### Goal of the exercise
Give each row below as a JSON list of strings, one string per line, with blank lines left out and the pictures omitted.

Information given section start

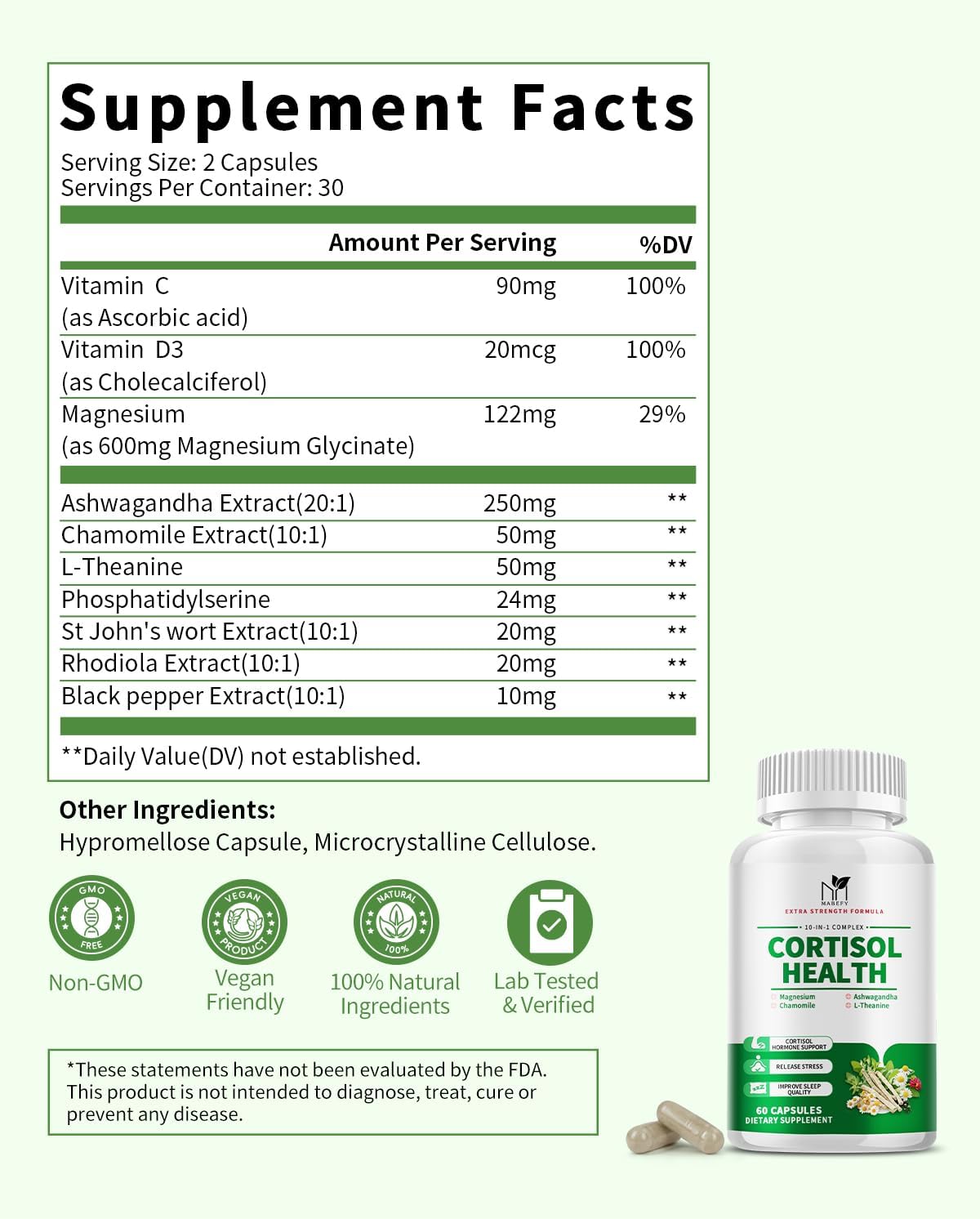 Cortisol Manager Supplement with Ashwagandha & Magnesium - Stress Relief & Cortisol Health - 60 Capsules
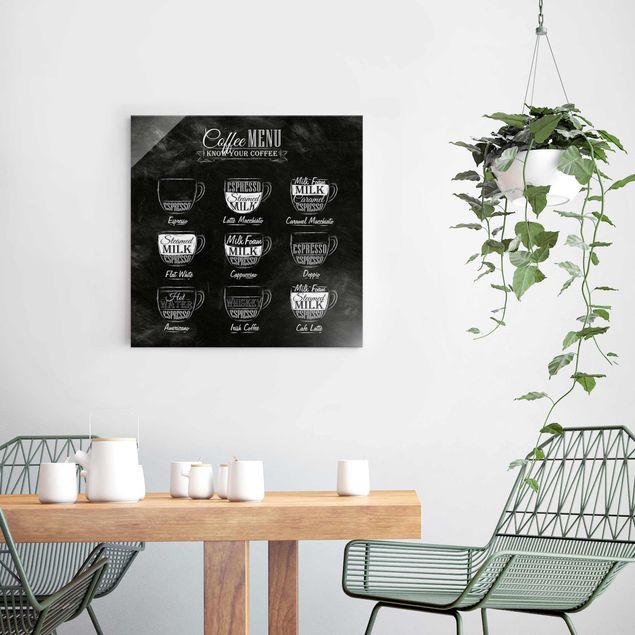 Cuadros de cristal blanco y negro Coffee Varieties Chalkboard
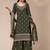 Olive green georgette zari work semi stitched salwar suits
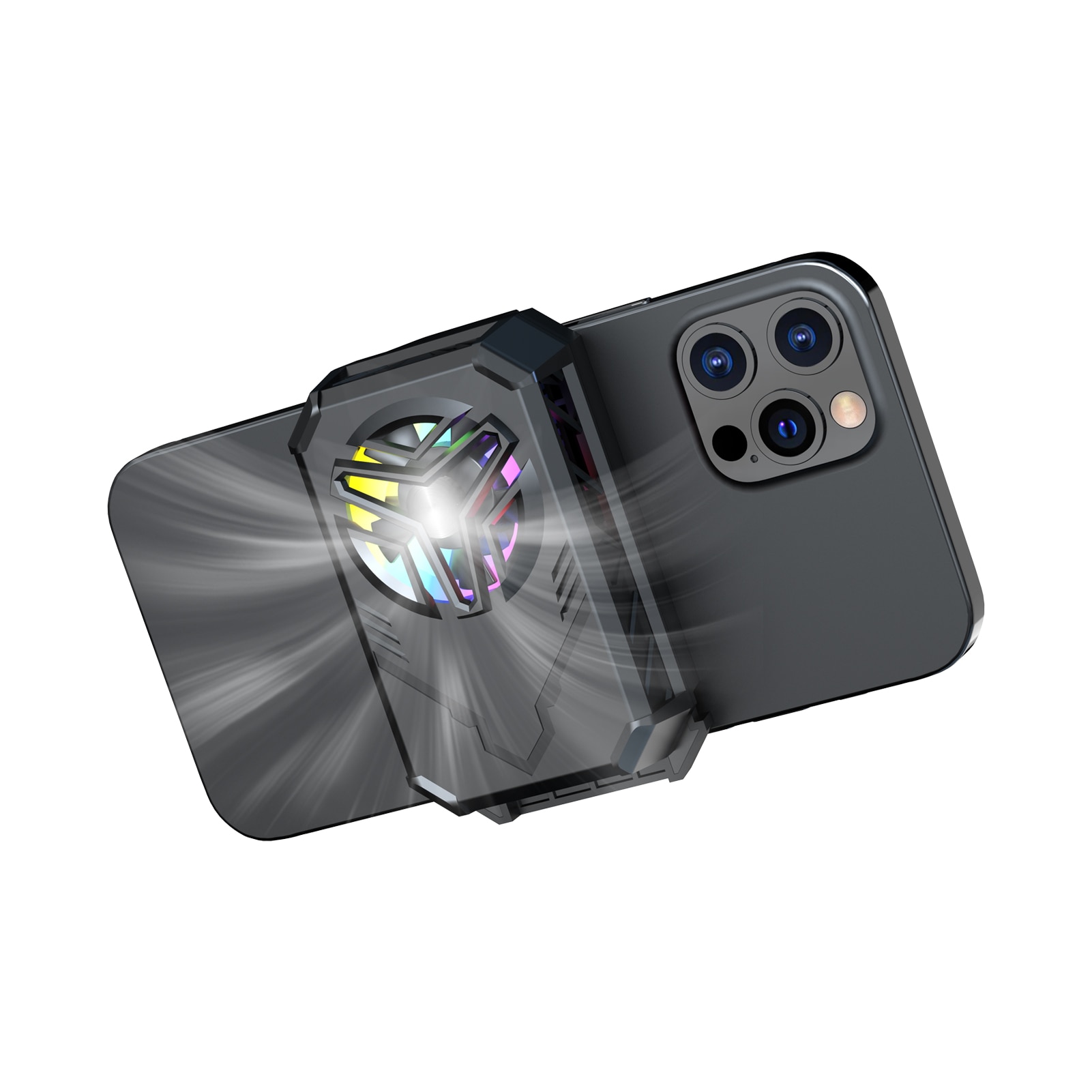 Phone Fan RGB Gaming Semi-Conductor Cellphone Radiator Type C Semiconductor Heatsink With RGB Light For 67-88mm Width Smartphone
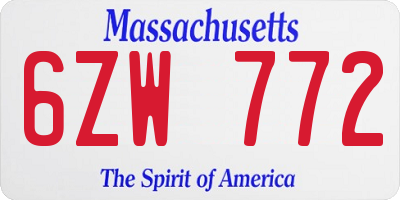MA license plate 6ZW772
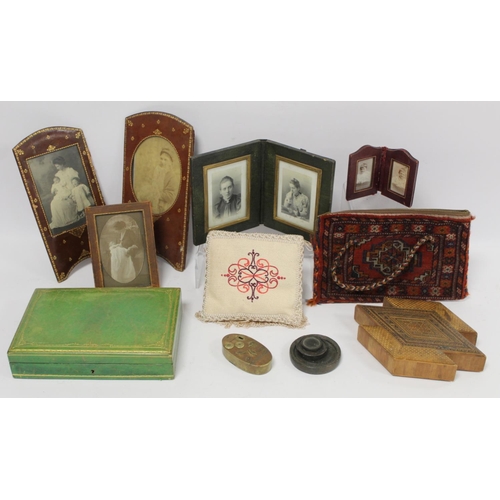 198 - Small collection of miscellanea including 19th century brass combination lock snuff box of oval form... 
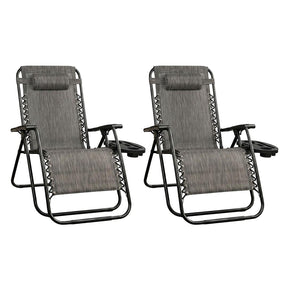 2 Pack Of Zero Gravity Reclining Folding Lounger Chairs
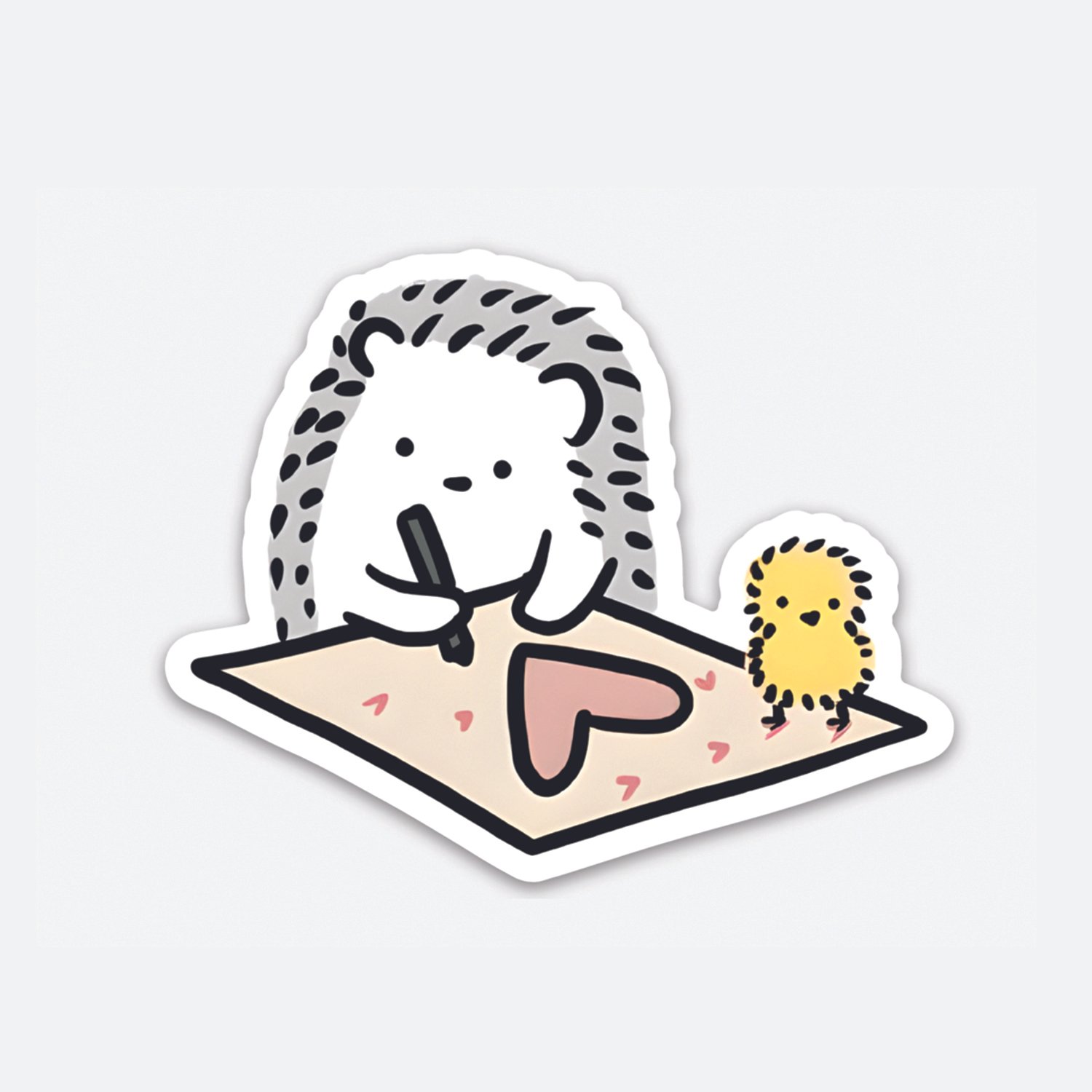 White Hearts with Chickie Sticker (Matte)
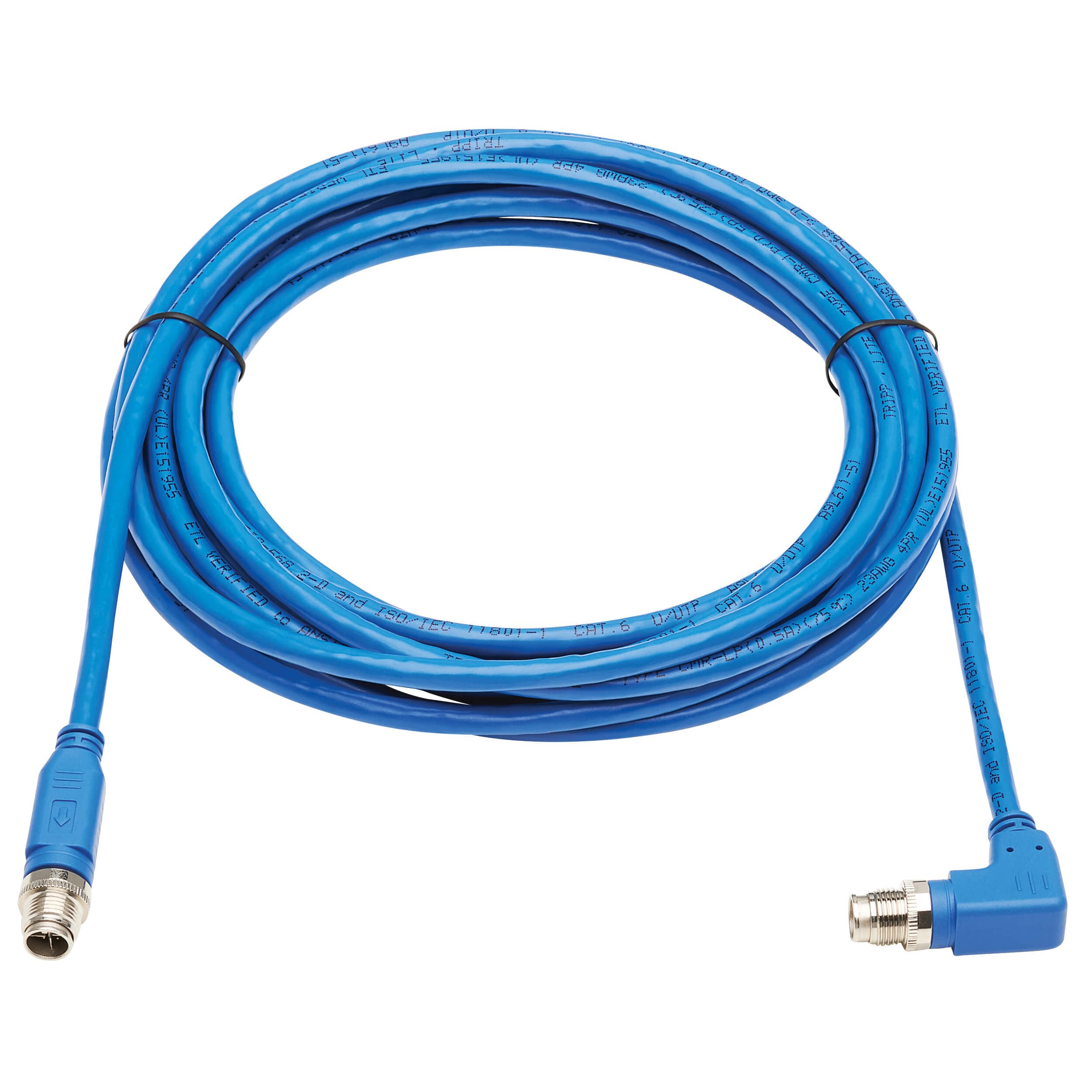 Tripp Lite M12 X-Code Right-Angle Cat6 Ethernet Cable (Male to Male) - 10M/32.8ft Blue - 1Gbps UTP, UL CMR-LP Certified, 60W PoE, Heavy-Duty IP68 Rated - Perfect for Industrial Networks, Outdoor Installations & Harsh Environments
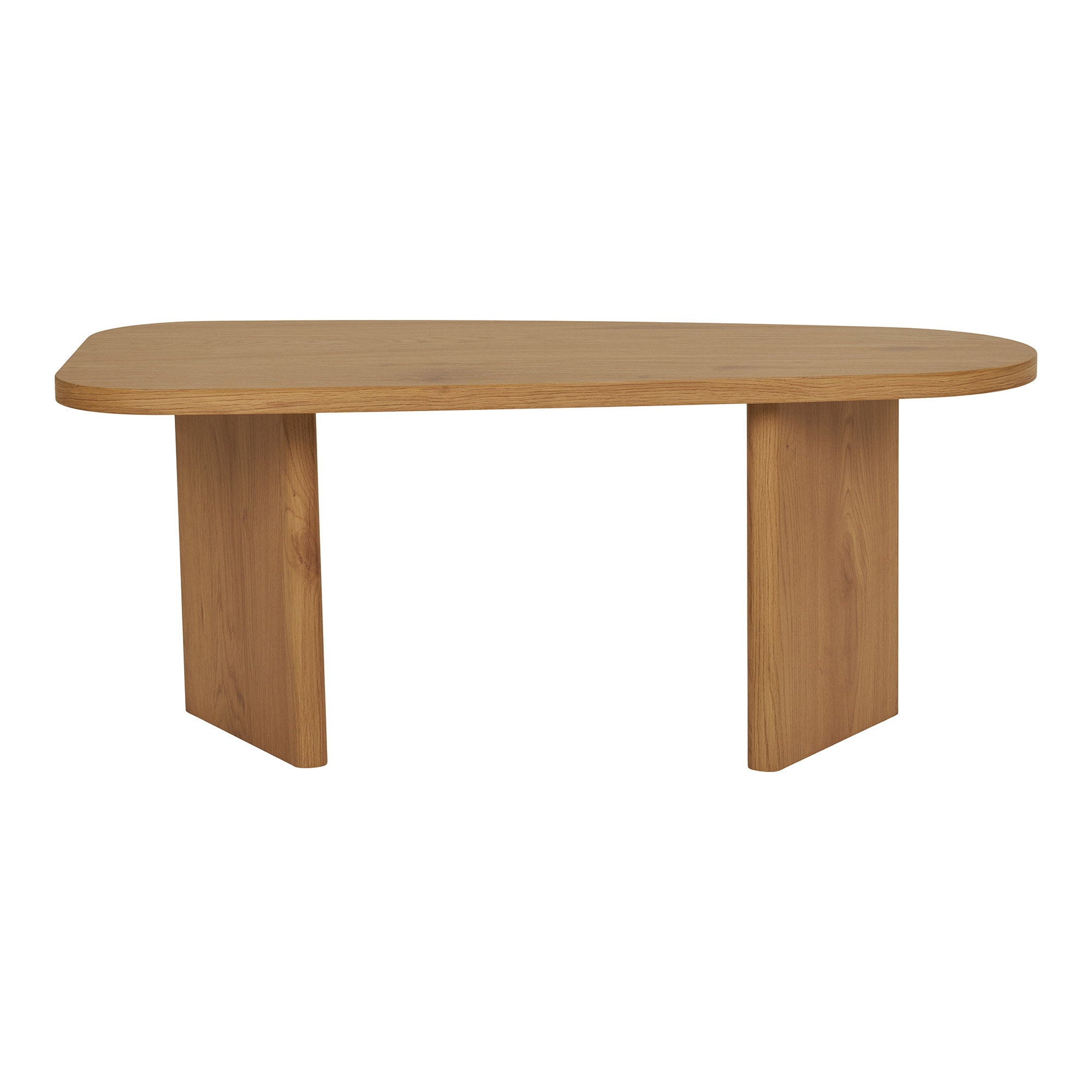 Table basse Melo chêne naturel vue trois quarts plateau organique pieds lames arrondis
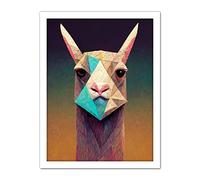 Doppelganger33 LTD Curious Llama Geometric Pastel Artwork Framed Wall Art Print 18X24 Inch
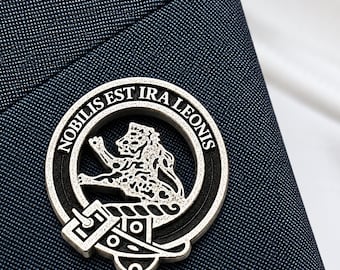 English Made Pewter Stuart of Bute Clan Crest Lapel Pin in a Gift Box (20 x 19mm)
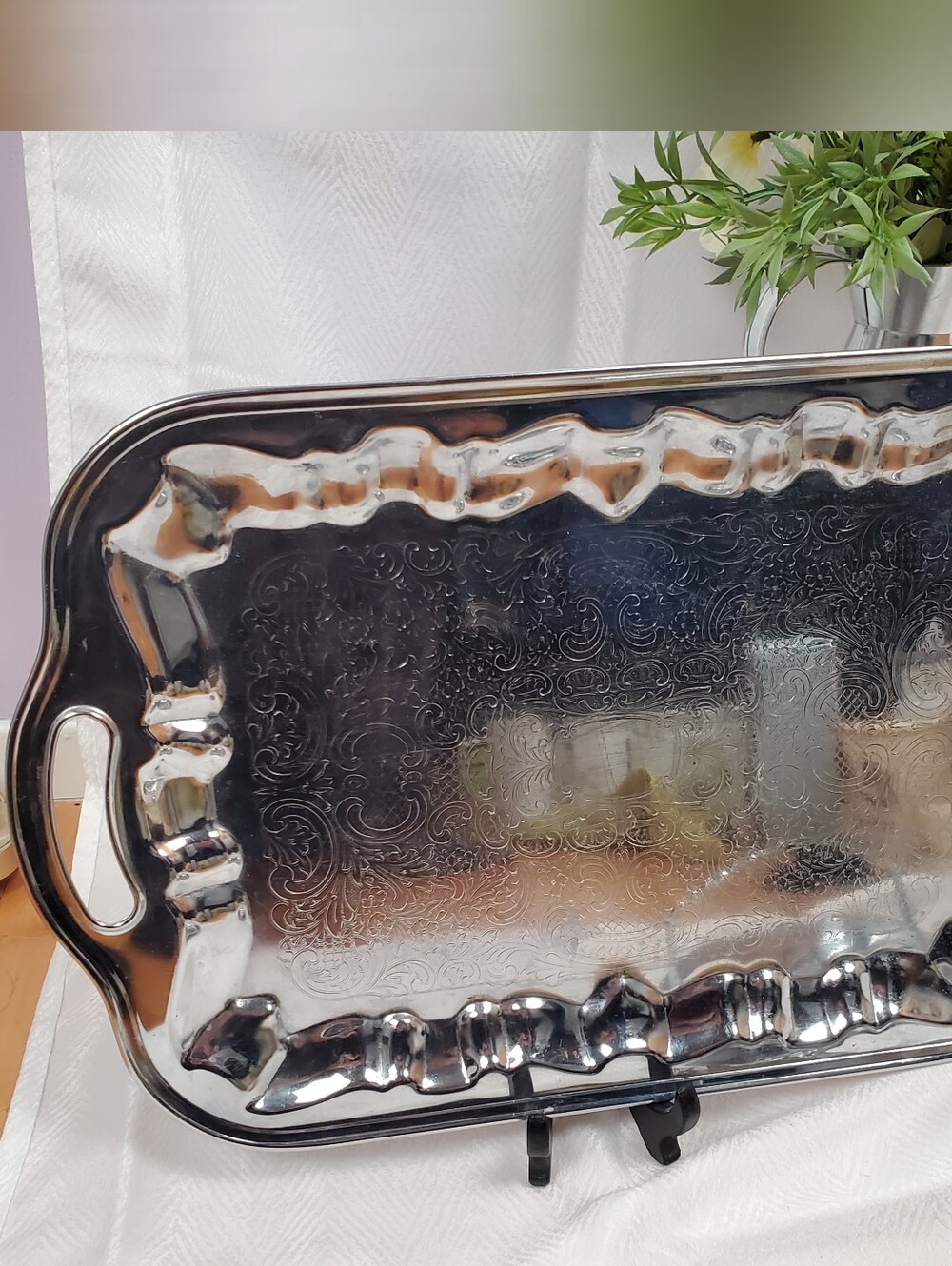 Silver  Like Decorative Stainless Serving Tray with Handles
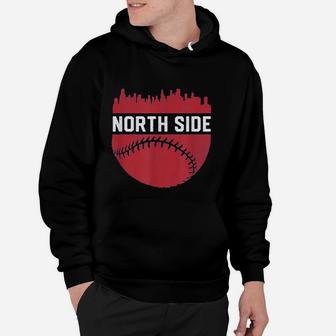 Vintage North Side Chicago Skyline Baseball Hoodie - Seseable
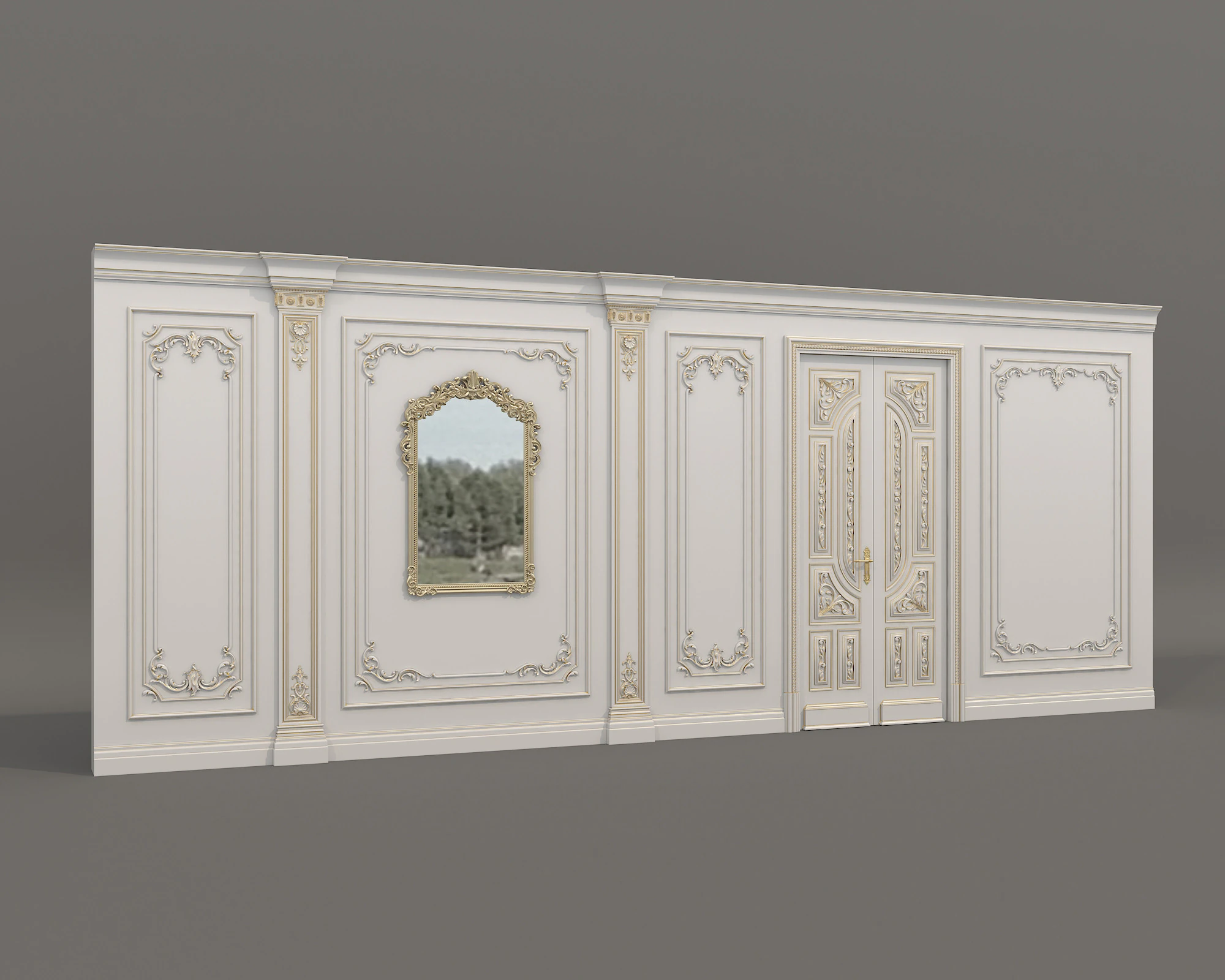Wall Molding in Classic French Style 54 3D Model .c4d .max .obj .3ds .fbx .stl .blend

Information given section end

### Answer section
[
  " Cortisol Manager Supplement with Ashwagandha & Magnesium - Stress Relief & Cortisol Health - 60 Capsules",
  " Cuadros de cristal blanco y negro Coffee Varieties Chalkboard",
  " Olive green georgette zari work semi stitched salwar suits",
  " Phone Fan RGB Gaming Semi-Conductor Cellphone Radiator Type C Semiconductor Heatsink With RGB Light For 67-88mm Width Smartphone",
  "MA license plate 6ZW772",
  " 198 - Small collection of miscellanea including 19th century brass combination lock snuff box of oval form... ",
  " 2 Pack Of Zero Gravity Reclining Folding Lounger Chairs",
  " White Hearts with Chickie Sticker (Matte)",
  " Tripp Lite M12 X-Code Right-Angle Cat6 Ethernet Cable (Male to Male) - 10M/32.8ft Blue - 1Gbps UTP, UL CMR-LP Certified, 60W PoE, Heavy-Duty IP68 Rated - Perfect for Industrial Networks, Outdoor Installations & Harsh Environments",
  " Table basse Melo chêne naturel vue trois quarts plateau organique pieds lames arrondis",
  " Doppelganger33 LTD Curious Llama Geometric Pastel Artwork Framed Wall Art Print 18X24 Inch",
  " English Made Pewter Stuart of Bute Clan Crest Lapel Pin in a Gift Box (20 x 19mm)",
  " Silver  Like Decorative Stainless Serving Tray with Handles",
  " Vintage North Side Chicago Skyline Baseball Hoodie - Seseable",
  "Wall Molding in Classic French Style 54 3D Model .c4d .max .obj .3ds .fbx .stl .blend"
]